Risale-i Nur Enstitüsü’nün kongrelerinde hazırlanıp kamuoyuna açıklanan deklarasyonlar, “müsbet hareket bildirisi” niteliğiyle bugüne de ışık tutuyor.
Dünyada son yıllarda meydana gelen olumsuz gelişmeler, farklılıkları bir arada barış içinde tutabilecek çoğulcu, kucaklayıcı arayışları hızlandırmıştır. Bu bağlamda Said Nursî’nin Kur’ânî bir bakış açısıyla geliştirdiği bir arada yaşama prensiplerinin ortaya konulması önem kazanmıştır. Anarşizm, sivil vesayet, otoriterizim gibi müstebit anlayışlar ve uygulamalar karşısında nasıl bir tavır takınılacağına ilişkin Risale-i Nur’daki “müsbet hareket” prensibi yol göstericidir. Bediüzzaman, barışçıl yöntemlerle sorunların çözümünü önceleyen ‘müsbet hareket’i bir düstur olarak kabul etmiştir.

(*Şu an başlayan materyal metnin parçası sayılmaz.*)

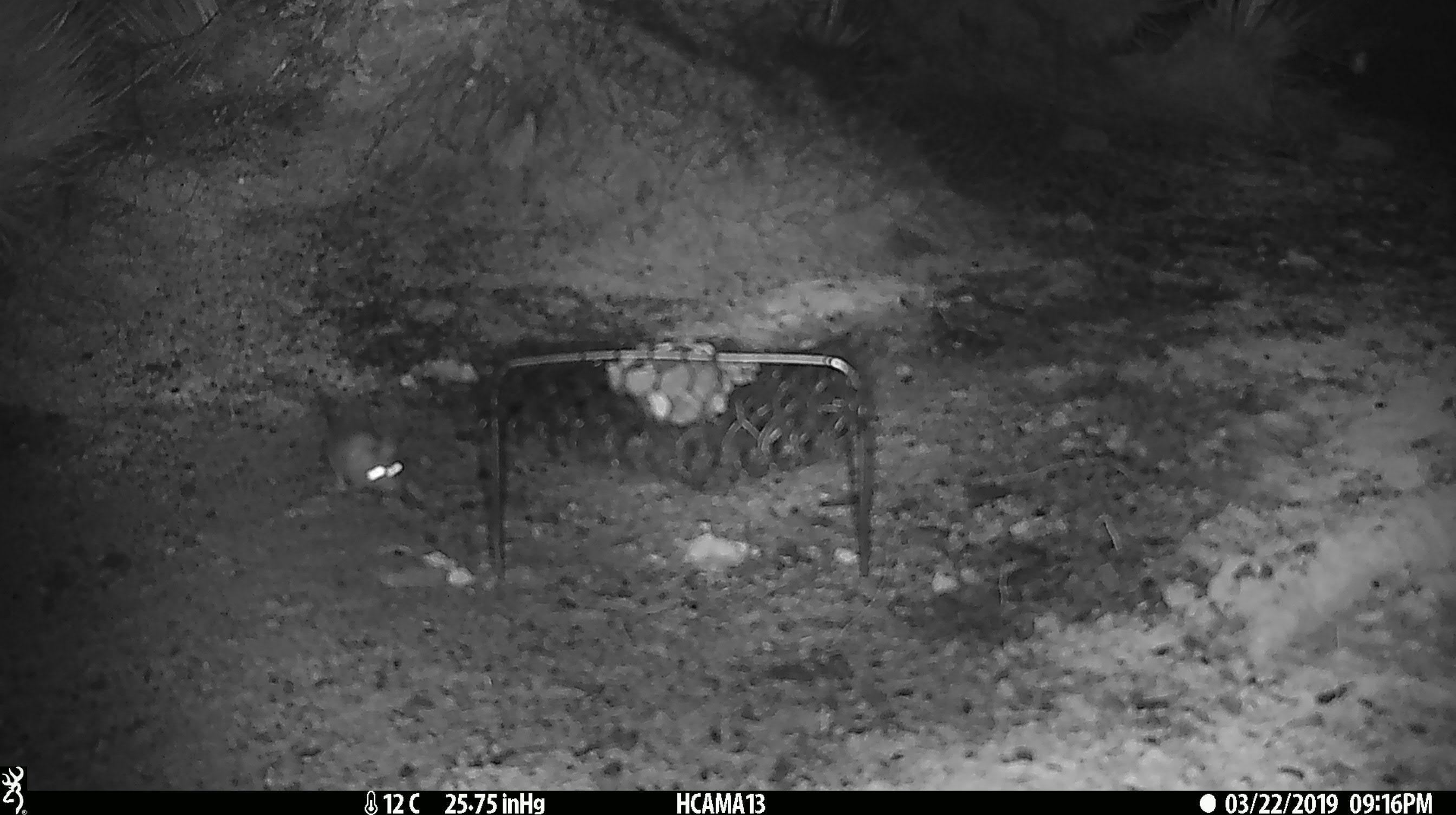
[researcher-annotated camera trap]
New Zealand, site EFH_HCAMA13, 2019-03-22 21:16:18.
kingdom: Animalia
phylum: Chordata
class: Mammalia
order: Rodentia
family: Muridae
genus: Mus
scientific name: Mus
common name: mouse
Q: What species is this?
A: Mouse (Mus).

● Devlet toplumsal hareketlerin içinde suça bulaşanlarla bulaşmayanları ayırd etmeli; birçok zulüm ve haksızlıklara sebep olacak toptancı anlayışlarla hareket etmemeli; şefkatli, merhametli, adaletli ve itidalli olmalı;dir. Kamu düzenini korumak için masum olanların hakkıgöz ardı edilmemeli, bu konuda gereken hassasiyet gösterilmelidir.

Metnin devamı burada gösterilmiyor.